Work order
Please answer from the article on the French elections below: what share of the vote did Jean-Marie Le Pen gather in 2002?
── Supplied text ──
Less than a year to go and the French elections have never seemed so undecided

Sarkozy’s presidential term has made the front page more often for his private life than for his policies; this has undermined his possibilities for a re-election and increased the chances for opposition candidates.
Aurelien Mondon
13 September 2011

Four years ago, in the aftermath of his landslide victory against Socialist candidate Ségolène Royal, it was widely expected that Nicolas Sarkozy would easily claim a second term in 2012. The extreme right was in shambles with Jean-Marie Le Pen receding to just above 10%, far from the 15% he had gathered in 2002. The moderate left had failed in its bid to outflank Sarkozy’s populism and had lost touch with its traditional base. Minor parties had also suffered a terrible blow as many French voters decided to cast what became famously known as a ‘vote utile’ (‘useful vote’) for the main candidates to avoid another ‘21 April’. The future was bright for Sarkozy and those who had not voted for him braced themselves for at least ten years of ‘unabashed’ rule.
───
── Data to examine ──
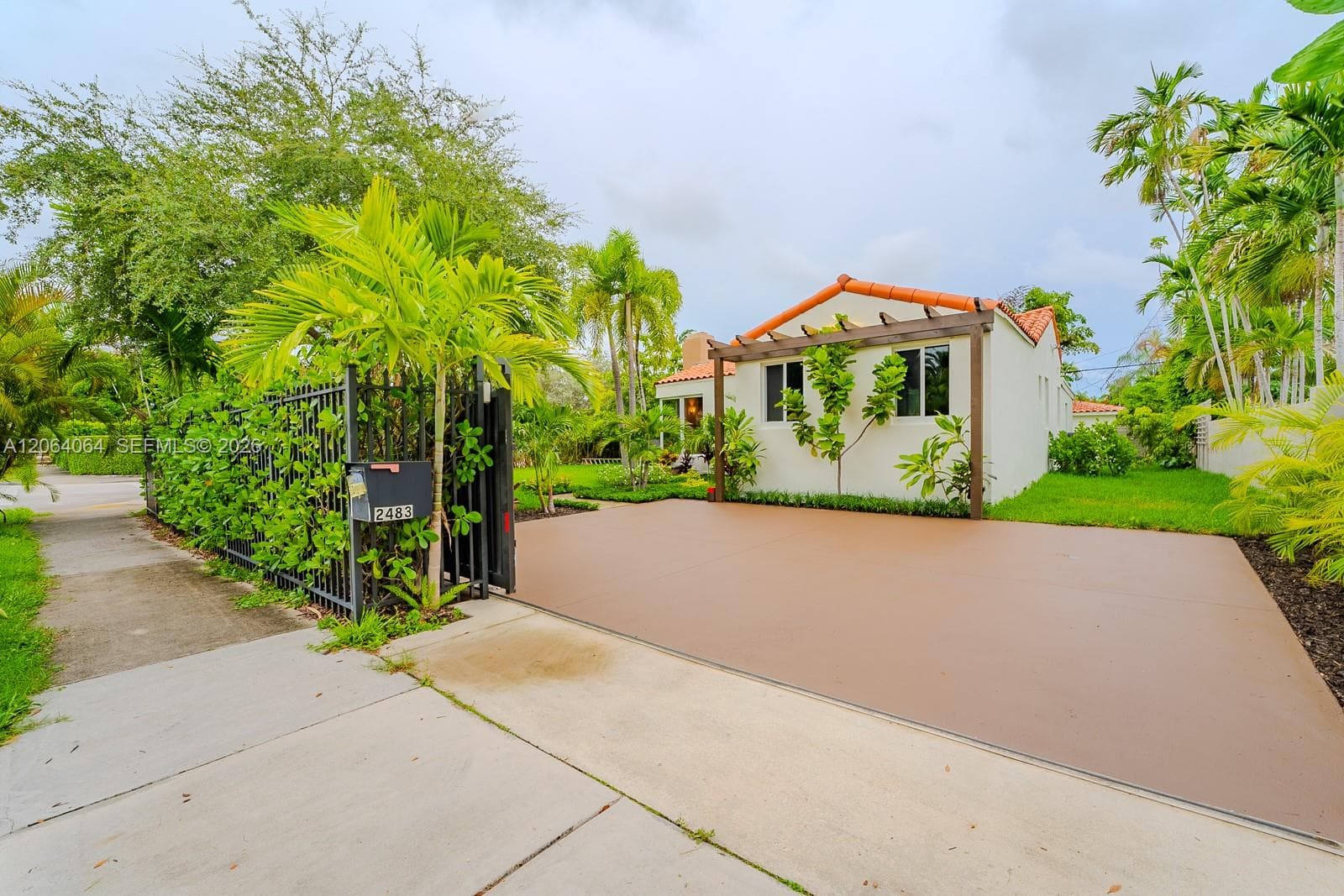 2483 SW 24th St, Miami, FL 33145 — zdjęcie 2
───
── Data to examine ──
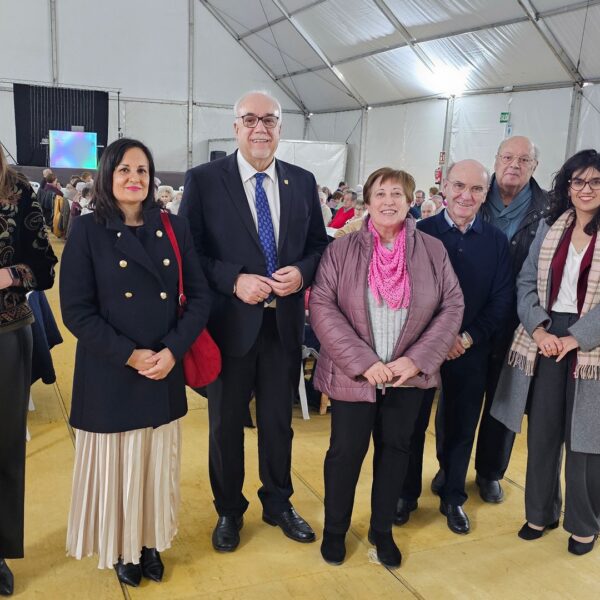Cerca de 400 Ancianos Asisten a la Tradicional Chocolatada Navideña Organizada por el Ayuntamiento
───
Answer to this problem
15%